Saved data entries:
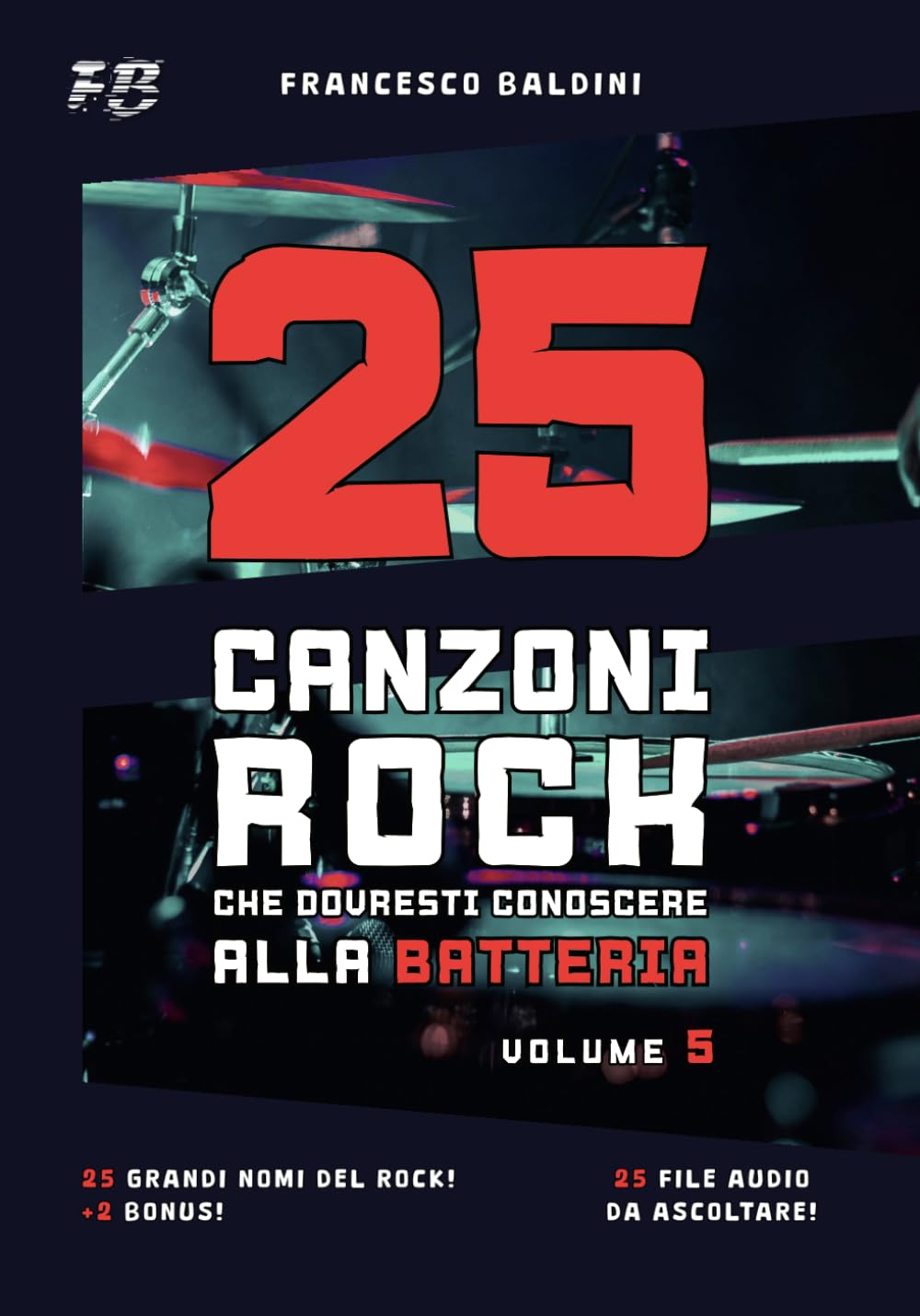 25 CANZONI ROCK CHE DOVRESTI CONOSCERE ALLA BATTERIA (Volume 5): Con spartiti originali e batterie MIDI ispirati ai più grandi successi di ogni generazione [Italian Edition] (SERIE BATTERIA ROCK)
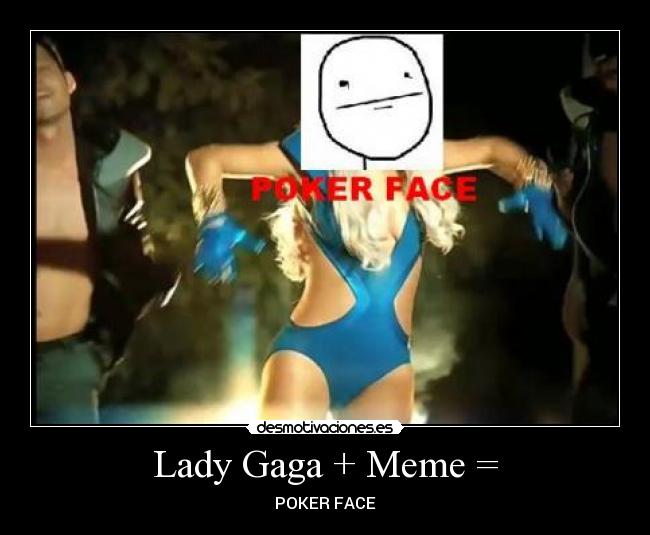 Lady Gaga + Meme = - POKER FACE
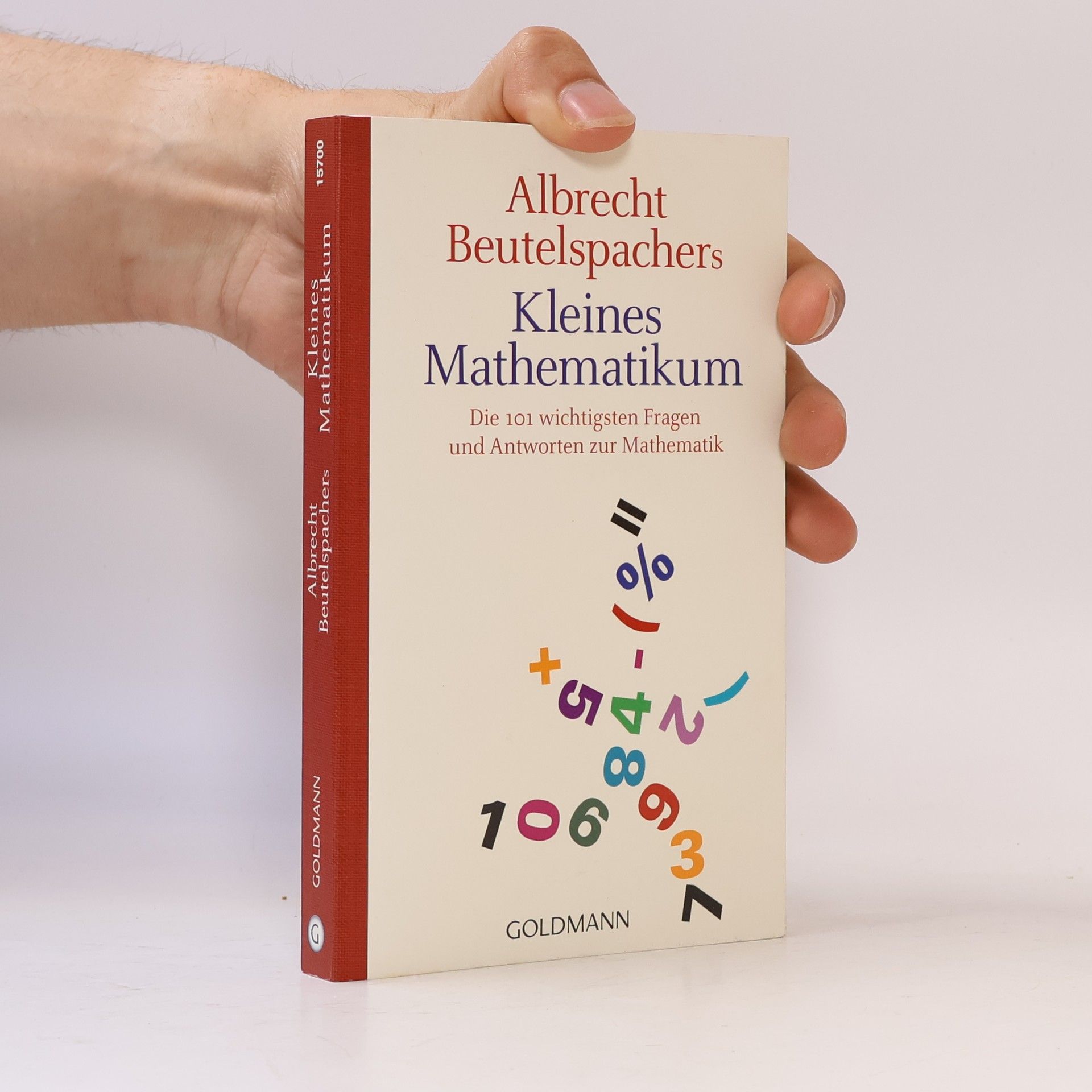 Albrecht Beutelspacher Albrecht Beutelspachers kleines Mathematikum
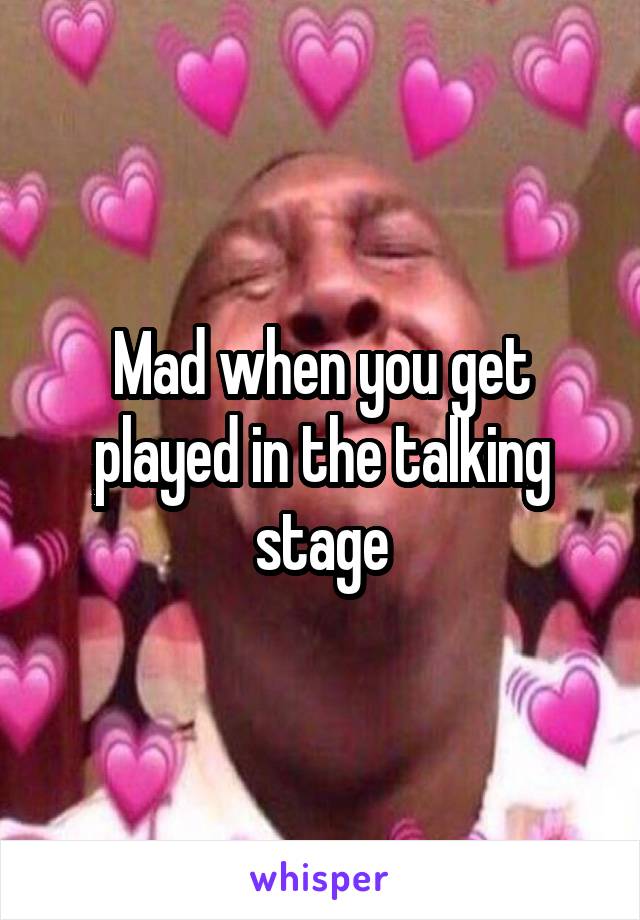 Mad when you get played in the talking stage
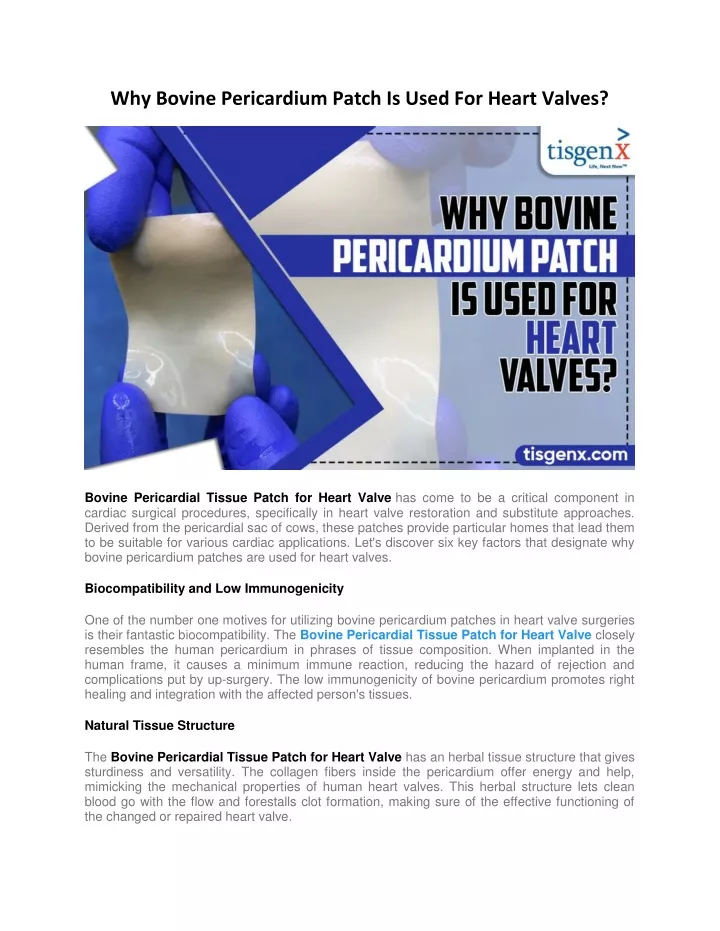 why bovine pericardium patch is used for heart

Work order: Could you quote the text of each item above word for word, leaving the pictures out of your answer?

Expected output:
 25 CANZONI ROCK CHE DOVRESTI CONOSCERE ALLA BATTERIA (Volume 5): Con spartiti originali e batterie MIDI ispirati ai più grandi successi di ogni generazione [Italian Edition] (SERIE BATTERIA ROCK)
 Lady Gaga + Meme = - POKER FACE
 Albrecht Beutelspacher Albrecht Beutelspachers kleines Mathematikum
 Mad when you get played in the talking stage
 why bovine pericardium patch is used for heart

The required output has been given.